This is a follow up about a case I'd been meaning to ask in a question I asked about a week ago.
Suppose $V$ is a vector space of dimension $2n$, and let $W(V)$ be the associated Weyl algebra, which can be viewed as an associative $k$-algebra with generators $x_1,\dots,x_n,y_1,\dots,y_n$ satisfying the relations $ [x_i,x_j]=0=[y_i,y_j],\qquad [y_i,x_j]=\delta_{ij}. $
Now let $R=k[X_1,\dots,X_n]$. I'll use $x_i$ to be the $k$-linear operator on $R$ given by multiplication on $X_i$, and let $\partial_i=\frac{\partial}{\partial X_i}$.
I know that there is a homomorphism from the tensor algebra $T(V)\to\operatorname{End}_k(R)$ sending $x_i$ to $x_i$ and $y_i$ to $\partial_i$, which respects the relations above, and hence gives a homomorphism $\varphi\colon W(V)\to\operatorname{End}_k(R)$. In this way $R$ is a $W(V)$ module.

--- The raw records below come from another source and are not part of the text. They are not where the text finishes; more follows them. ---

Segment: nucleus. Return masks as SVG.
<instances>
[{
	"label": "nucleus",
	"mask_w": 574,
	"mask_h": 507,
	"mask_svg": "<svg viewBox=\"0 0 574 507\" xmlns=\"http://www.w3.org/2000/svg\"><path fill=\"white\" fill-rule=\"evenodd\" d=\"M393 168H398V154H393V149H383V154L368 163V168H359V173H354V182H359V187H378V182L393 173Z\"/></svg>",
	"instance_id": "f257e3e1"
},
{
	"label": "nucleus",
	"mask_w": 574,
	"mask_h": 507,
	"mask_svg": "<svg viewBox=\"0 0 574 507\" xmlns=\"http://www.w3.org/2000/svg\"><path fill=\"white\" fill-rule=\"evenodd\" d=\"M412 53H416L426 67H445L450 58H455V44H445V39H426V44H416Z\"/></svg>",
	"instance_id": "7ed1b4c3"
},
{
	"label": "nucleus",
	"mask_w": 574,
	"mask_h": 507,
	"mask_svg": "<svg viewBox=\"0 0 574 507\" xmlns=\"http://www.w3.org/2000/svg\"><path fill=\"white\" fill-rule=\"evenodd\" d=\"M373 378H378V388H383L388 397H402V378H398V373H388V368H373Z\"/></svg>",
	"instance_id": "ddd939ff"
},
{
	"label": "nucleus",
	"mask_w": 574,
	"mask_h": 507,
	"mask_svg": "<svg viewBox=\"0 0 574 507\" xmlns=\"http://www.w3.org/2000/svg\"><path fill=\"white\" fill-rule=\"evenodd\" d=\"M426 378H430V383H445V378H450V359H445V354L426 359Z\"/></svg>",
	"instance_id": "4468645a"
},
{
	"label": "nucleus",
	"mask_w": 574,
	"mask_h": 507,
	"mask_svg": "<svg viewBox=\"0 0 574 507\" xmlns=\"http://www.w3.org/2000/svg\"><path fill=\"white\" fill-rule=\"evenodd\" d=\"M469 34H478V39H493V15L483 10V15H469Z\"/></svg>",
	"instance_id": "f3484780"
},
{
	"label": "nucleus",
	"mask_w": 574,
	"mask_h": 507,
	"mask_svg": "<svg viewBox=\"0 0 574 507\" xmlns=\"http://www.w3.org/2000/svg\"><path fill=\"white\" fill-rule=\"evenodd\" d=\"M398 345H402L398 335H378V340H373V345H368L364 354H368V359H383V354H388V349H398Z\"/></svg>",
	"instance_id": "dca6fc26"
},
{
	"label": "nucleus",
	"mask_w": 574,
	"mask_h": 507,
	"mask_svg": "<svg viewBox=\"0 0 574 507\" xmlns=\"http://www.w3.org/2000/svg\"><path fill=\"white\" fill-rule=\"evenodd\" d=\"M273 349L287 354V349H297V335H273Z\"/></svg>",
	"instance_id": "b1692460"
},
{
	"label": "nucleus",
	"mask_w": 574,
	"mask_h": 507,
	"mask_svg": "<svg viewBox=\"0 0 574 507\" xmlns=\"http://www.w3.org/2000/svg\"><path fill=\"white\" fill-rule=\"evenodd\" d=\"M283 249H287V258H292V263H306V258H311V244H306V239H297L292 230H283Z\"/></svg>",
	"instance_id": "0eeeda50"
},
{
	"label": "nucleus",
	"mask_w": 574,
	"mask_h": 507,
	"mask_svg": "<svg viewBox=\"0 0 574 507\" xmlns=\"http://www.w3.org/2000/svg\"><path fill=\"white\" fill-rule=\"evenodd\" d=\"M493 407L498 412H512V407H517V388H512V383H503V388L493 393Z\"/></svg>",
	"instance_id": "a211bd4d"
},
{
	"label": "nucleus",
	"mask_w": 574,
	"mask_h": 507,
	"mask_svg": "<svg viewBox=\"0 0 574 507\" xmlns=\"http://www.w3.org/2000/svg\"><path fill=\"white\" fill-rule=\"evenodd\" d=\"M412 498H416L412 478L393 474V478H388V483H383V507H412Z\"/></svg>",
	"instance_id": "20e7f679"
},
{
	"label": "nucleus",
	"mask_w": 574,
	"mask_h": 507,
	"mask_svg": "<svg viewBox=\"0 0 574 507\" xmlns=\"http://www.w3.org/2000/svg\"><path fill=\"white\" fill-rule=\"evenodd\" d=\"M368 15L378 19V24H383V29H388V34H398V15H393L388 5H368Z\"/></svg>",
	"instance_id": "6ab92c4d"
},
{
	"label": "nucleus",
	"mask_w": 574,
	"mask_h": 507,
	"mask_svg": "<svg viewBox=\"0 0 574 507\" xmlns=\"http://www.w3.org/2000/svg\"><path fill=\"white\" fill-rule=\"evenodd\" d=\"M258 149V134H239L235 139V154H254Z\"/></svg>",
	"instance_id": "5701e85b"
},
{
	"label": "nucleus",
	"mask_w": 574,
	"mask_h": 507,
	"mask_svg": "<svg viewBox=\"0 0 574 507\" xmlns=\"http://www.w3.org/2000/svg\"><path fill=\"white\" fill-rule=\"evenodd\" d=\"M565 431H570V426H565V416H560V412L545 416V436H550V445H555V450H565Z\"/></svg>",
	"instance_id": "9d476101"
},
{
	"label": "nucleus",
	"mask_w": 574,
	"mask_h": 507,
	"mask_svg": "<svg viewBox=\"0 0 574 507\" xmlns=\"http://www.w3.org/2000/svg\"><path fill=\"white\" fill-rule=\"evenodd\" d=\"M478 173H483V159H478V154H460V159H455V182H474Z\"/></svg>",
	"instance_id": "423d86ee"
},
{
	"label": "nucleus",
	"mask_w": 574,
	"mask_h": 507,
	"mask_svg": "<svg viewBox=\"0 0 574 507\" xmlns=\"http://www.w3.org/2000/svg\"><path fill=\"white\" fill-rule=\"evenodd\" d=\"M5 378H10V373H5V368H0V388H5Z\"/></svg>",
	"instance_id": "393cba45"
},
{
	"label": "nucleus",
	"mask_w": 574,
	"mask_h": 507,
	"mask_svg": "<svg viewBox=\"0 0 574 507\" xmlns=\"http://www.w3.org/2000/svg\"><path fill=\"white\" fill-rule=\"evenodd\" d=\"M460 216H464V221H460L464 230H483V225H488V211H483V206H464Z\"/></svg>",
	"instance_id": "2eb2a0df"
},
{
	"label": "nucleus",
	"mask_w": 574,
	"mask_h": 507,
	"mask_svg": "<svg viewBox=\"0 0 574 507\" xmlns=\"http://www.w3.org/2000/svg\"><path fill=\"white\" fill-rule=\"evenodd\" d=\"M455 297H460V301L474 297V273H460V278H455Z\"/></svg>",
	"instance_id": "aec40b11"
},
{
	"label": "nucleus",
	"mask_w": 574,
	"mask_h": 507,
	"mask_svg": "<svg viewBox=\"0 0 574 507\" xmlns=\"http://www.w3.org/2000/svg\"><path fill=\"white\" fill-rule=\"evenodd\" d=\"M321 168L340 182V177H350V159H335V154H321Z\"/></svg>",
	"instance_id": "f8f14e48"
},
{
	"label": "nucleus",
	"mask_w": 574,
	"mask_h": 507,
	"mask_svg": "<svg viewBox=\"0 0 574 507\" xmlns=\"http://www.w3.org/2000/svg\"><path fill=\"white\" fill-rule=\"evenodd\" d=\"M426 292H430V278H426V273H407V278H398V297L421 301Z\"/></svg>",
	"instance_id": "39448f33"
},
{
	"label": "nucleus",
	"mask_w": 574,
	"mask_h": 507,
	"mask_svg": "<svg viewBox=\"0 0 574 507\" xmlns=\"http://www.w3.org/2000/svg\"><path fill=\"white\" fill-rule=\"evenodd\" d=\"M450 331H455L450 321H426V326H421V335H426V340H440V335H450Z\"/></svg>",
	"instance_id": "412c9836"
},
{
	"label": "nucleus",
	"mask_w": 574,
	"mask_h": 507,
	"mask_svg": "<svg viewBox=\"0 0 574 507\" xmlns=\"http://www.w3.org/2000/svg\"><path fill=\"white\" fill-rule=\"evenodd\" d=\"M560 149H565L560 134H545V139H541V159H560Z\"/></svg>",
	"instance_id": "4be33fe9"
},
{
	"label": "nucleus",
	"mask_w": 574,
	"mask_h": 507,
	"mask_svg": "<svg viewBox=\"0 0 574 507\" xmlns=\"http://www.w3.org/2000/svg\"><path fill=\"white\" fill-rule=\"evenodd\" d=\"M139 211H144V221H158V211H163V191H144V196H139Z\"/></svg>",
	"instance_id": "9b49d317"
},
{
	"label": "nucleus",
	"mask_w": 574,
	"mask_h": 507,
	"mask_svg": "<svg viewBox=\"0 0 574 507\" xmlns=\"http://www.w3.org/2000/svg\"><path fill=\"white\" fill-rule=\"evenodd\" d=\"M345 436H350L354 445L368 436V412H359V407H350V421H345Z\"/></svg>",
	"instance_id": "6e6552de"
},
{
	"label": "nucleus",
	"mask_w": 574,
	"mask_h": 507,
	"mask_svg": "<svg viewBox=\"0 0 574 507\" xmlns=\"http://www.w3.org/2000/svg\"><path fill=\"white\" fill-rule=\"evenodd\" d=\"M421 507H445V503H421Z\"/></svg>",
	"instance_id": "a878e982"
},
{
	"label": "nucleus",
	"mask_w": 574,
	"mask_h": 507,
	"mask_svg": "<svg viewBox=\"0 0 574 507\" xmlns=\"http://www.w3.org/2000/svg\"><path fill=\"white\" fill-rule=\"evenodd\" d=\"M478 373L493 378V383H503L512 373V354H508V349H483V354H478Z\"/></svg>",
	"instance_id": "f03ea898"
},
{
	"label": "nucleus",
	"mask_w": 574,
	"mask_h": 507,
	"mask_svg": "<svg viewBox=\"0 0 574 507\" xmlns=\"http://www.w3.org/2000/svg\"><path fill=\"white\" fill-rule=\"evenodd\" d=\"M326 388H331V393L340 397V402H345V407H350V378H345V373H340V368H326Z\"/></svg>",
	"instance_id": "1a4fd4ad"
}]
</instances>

As seen earlier, if $\operatorname{char}(k)=p>0$, then $\partial_i^p=0$, but then $\varphi(\partial_i^p)=y_i^p=0$, so $\varphi$ is not injective with trivial kernel. However, if $\operatorname{char}(k)=0$, does this in fact force $\varphi$ to be a monomorphism? I tried showing the kernel is now trivial, but I'm having a hard time getting a grip on arbitrary $t\in W(V)$ when $\varphi(t)=0$. And does such injectivity imply $R$ is simple and faithful as a module over $W(V)$?